◆ AIM OF THE TASK: Every line with the string "site" must be copied from the entries below.

[AVAILABLE DATA]

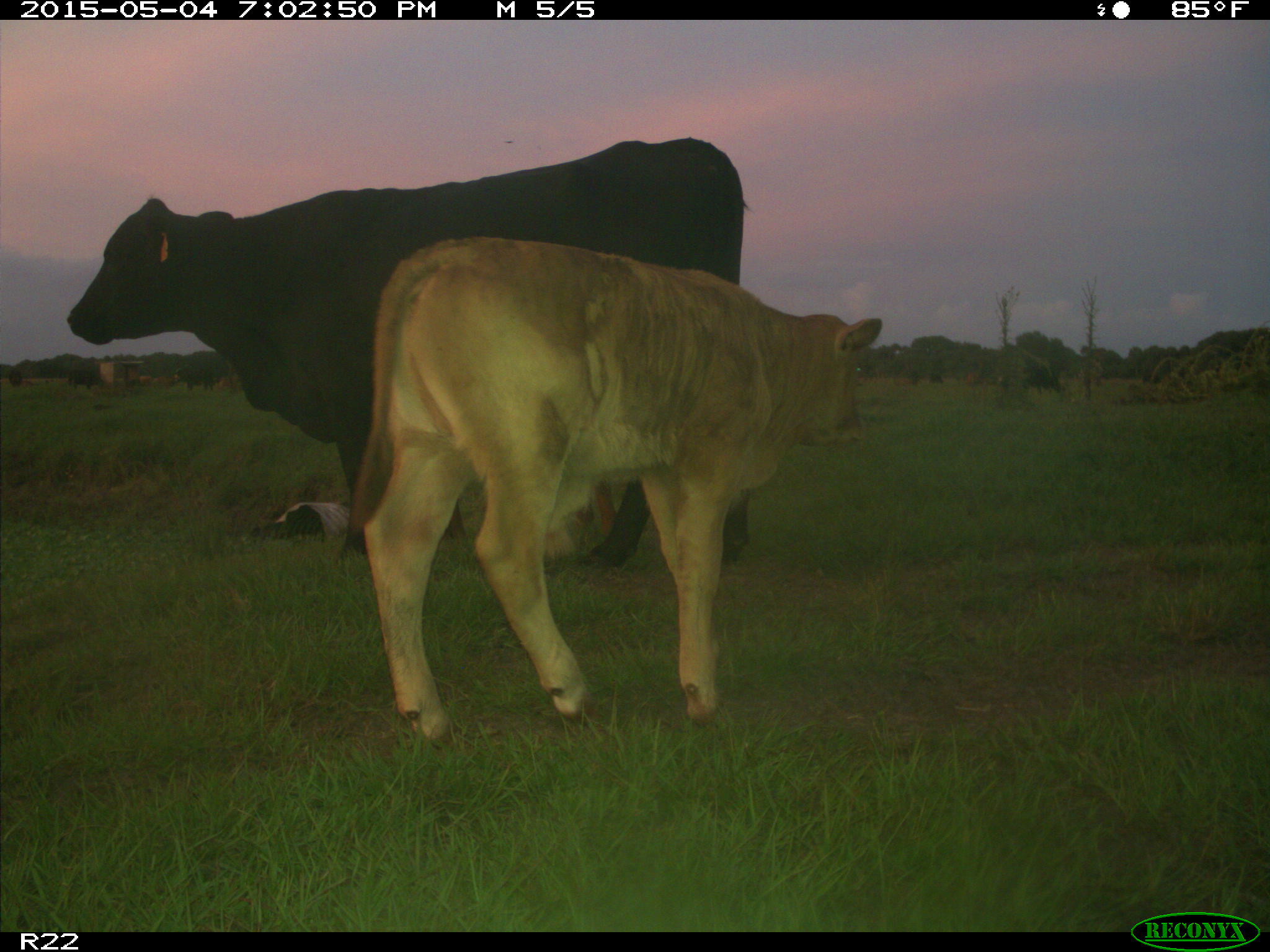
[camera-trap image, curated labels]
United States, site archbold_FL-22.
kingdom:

[/AVAILABLE DATA]
[AVAILABLE DATA]

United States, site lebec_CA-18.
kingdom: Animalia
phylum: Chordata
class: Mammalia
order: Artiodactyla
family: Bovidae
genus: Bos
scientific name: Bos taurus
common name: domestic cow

[/AVAILABLE DATA]

◆ TASK SOLUTION:
United States, site archbold_FL-22.
United States, site lebec_CA-18.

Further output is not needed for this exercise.